7. Recommendations and Future Actions

This study focused on the northern Shaanxi mining area in the middle reaches of the Yellow River. Considering the unique geological structure, climatic conditions, and coal mining practices in this area, the study revealed the impact of coal mining subsidence on loess slope morphology (such as slope and slope length) and the soil erosion modulus, which provided valuable basic data for further understanding the soil erosion process in coal mining subsidence areas. Although the conclusions of this study are mainly based on the specific conditions of the mining area in northern Shaanxi, the research results can be popularized by appropriately adjusting the model parameters, which can provide a reference for the study of coal mining subsidence in other areas. Future research should further verify the applicability of these conclusions in different regions and explore how to optimize the model according to the differences in geological, climatic, and mining conditions, so that it can be widely used in other mining areas.
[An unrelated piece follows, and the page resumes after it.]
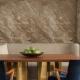 Dekorativt Travertino-gips: vackra alternativ för väggdekoration i inredningen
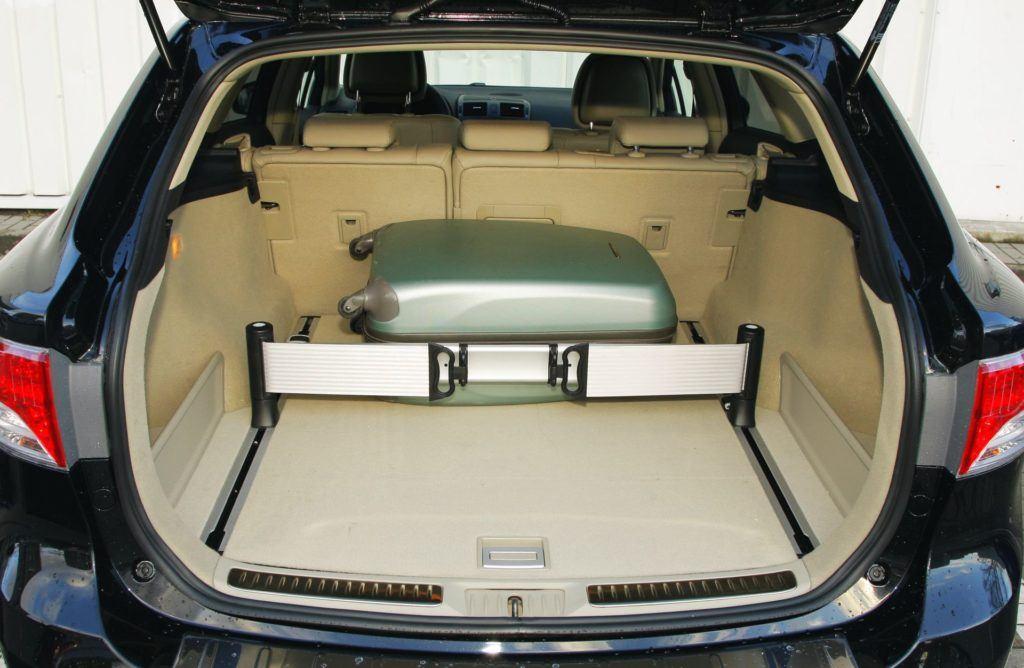 Toyota Avensis III - bagażnik kombi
However, there are still some key factors that have not been explored, and future research can be further studied via the following aspects:

(1) The influence of coal mining subsidence on other geomorphological features.
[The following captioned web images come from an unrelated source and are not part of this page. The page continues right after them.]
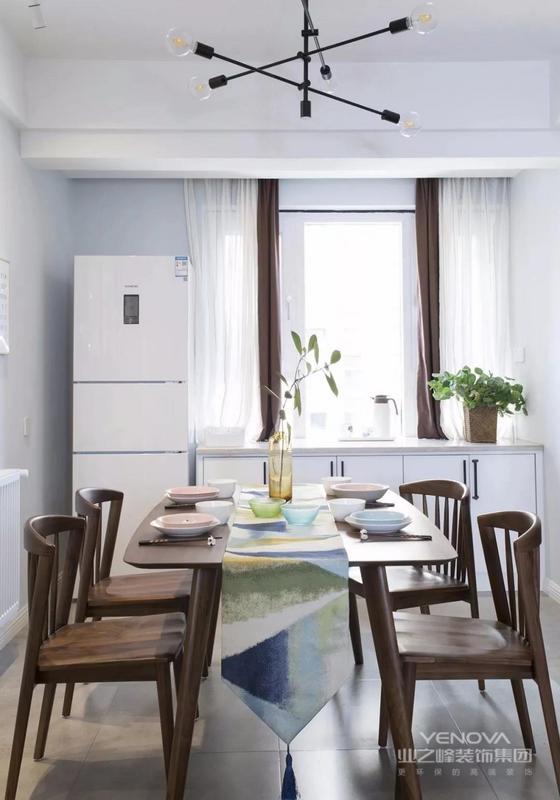 餐厅整体硬装设计延续客厅的格调,窗边矮柜+冰箱的组合,很好的分担了厨房一部分的功能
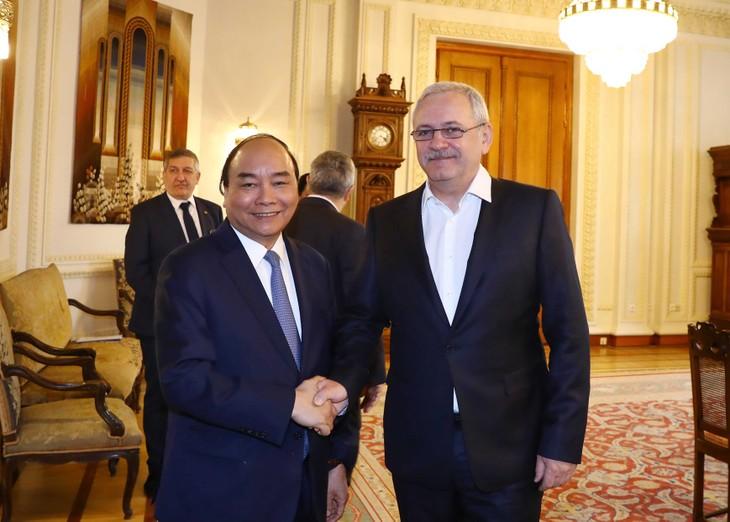 PM Nguyen Xuan Phuc melakukan pertemuan dengan Ketua Majelis Rendah Rumania - ảnh 1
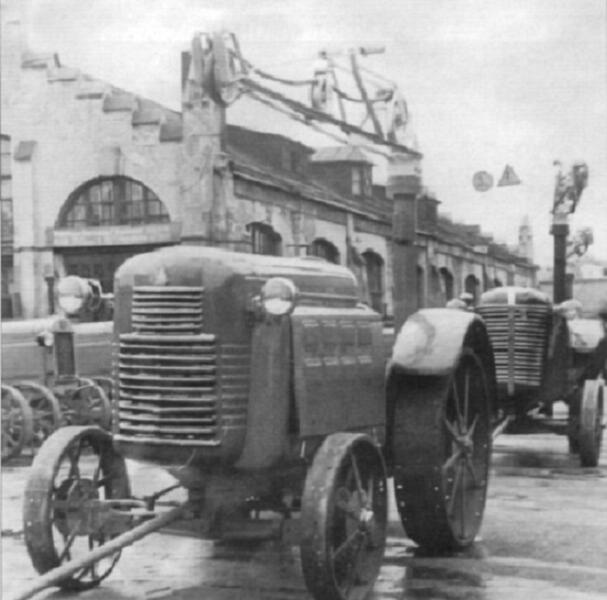 Опытные тракторы на территории завода. На заднем плане слева видны серийные тракторы СХТЗ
Although this study focuses on the changes in slope gradient and slope length after coal mining subsidence, future research can consider the influence of coal mining subsidence on slope aspect, curvature, and surface roughness. These factors have a potential impact on the change in slope morphology and soil erosion, especially in coal mining subsidence areas, where the change in surface morphology may be more complex. Therefore, future research can combine remote sensing technology, GIS tools, and field surveys to further analyze the impact of these geomorphological factors on soil erosion, thereby providing a more comprehensive scientific basis for soil and water conservation measures in coal mining subsidence areas.

(2) Soil erosion characteristics of slope after coal mining subsidence under different conditions

Although this study analyzed multiple slopes (5°, 15°, 25°, 35°, 45°) through numerical simulation and obtained 15° and 25° slope angles as key critical points for soil erosion and slope stability, different slope angles may have different performances under different conditions. Especially in some specific precipitation patterns, geological conditions, or climatic conditions, the influence of slope on soil erosion may show different trends. The steeper slope may lead to higher soil erosion when the precipitation intensity is greater, while the gentler slope may have a significant effect on soil erosion under other conditions. Therefore, future research should further explore the influence characteristics of different slope angles under changing climate, precipitation, and soil conditions and identify other possible critical values or turning points, so as to provide a more comprehensive scientific basis for the optimization of soil and water conservation measures.

(3) Soil erosion characteristics of slope after coal mining subsidence under long-term effects

Long-term effects (such as vegetation regeneration, soil compaction, climate change, etc.) are undoubtedly important factors affecting coal mining subsidence. Over time, factors such as vegetation restoration, soil compaction, and climate change will change surface morphology, further exacerbating slope stability and soil erosion rates. Especially in the process of vegetation restoration, if the recovery speed is slow or the climate change is intensified, the slope stability may be further reduced, and the soil erosion problem may be more serious. Therefore, future research can further explore these long-term effects, assess their role in the longer term after coal mining subsidence, and consider how to take effective soil and water conservation measures on a long-term scale to mitigate these effects.